As far as liquids being dangerous and the “100 ml rule” are concerned there are only two possible questions raised – either:
- Liquids, gels and pastes are dangerous. In that case why are you allowed to take them onto a plane with other people? (No one’s allowed to take 100ml of gunpowder in a clear plastic bag) or,
- Liquids, gels and pastes aren’t dangerous. Well, in this case why aren’t you allowed to bring as much as you like? (After all, lots of Scottish ex-pats would like to blow their weight allowance on Irn Bru)
I also don’t understand why 100ml of liquid, gel or paste explosive wouldn’t be enough to make a big bang or why terrorists couldn’t organise and pool their 100ml bottles together to make a bigger bang? Also, why are liquids only dangerous if you have them in carry-on? You can have your entire weight limit in liquid explosive stowed in the hold (it’s against the airline rules on explosives but, after all, you are a terrorist) that’s simply not looked at or tasted.
There’s some serious problems with the testing scheme as well:
This goes for baby milk and medicines, I’m not sure if it covers human/animal liquids or toiletries or perfumes but there’s kinda no reason why it wouldn’t.
Firstly, just tasting something isn’t actually a test for anything. In every movie where a cop sticks his finger in the white powder and tries a bit he then sends it to an actual forensic lab to be looked at properly. “I stuck my finger in it and had a bit” is never going to stand up in court. All you’re testing there is if someone will drink weird things out of a bottle if you ask them to. That’s a game very drunk students play.

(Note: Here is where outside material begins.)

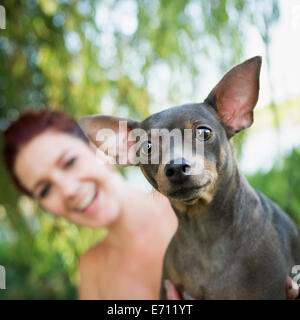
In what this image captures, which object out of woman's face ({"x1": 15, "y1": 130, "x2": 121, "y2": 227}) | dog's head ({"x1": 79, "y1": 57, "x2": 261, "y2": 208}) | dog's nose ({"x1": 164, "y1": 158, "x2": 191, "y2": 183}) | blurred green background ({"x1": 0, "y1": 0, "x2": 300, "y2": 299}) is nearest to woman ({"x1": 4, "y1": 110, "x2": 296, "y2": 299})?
woman's face ({"x1": 15, "y1": 130, "x2": 121, "y2": 227})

Secondly, I don’t know if anyone’s realised this but I think, if I was planning to blow up a plane that I was on, then risking poisoning to convince the security guy to let me on the plane would be a total no-brainer. However, if I was on medicine and I was ordered to take a dose (or possibly more than a dose) outside of my prescription to prove to a guy with a plastic nametag and no medical degree that it was medicine I’d need to say no. The suicide bomber would be the one you’d let on the plane.
You’re expected to open and taste a full half of your baby milk. That’s just a weird policy – again, if baby milk is potentially dangerous you should damn well test it all if it’s going on my plane and if it’s not dangerous why are you testing any of it? Half is just not the right amount of testing to do.

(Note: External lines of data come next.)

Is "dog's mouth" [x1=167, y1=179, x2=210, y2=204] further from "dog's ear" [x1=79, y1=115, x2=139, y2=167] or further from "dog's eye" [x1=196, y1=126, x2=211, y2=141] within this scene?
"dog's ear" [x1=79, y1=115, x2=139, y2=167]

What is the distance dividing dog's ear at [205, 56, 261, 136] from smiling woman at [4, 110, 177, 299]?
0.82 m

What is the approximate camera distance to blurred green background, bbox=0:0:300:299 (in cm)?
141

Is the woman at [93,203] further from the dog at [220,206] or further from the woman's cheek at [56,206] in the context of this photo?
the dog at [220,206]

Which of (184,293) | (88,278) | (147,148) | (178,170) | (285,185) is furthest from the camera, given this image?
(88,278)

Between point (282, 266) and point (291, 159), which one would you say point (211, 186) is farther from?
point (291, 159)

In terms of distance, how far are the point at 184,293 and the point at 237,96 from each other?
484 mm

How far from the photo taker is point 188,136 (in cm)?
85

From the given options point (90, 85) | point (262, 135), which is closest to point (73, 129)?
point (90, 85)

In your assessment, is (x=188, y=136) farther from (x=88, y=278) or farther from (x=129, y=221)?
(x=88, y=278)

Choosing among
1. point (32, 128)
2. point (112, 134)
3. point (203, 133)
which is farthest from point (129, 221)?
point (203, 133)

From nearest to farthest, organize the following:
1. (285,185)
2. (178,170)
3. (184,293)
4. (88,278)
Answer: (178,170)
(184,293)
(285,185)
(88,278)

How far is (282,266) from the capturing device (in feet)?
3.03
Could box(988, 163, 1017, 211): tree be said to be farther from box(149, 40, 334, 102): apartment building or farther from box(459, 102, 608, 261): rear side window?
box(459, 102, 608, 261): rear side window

The irritating thing to remember when looking at this rule is just how reasonable and common sense some of the restrictions are – no grenades, for example. That’s perfectly fine by me, I’m all for keeping grenades off planes.
…there are crazy things like this:
Seriously, they make you drink-test your medicine cabinet and breast milk from little bottles in a clear plastic bag but you get to take a pressurised gas cigarette lighter on board a non-smoking flight. Weirdly you only get to take one – yet again, if it’s dangerous why let any on at all and if it’s not dangerous why can’t you take two?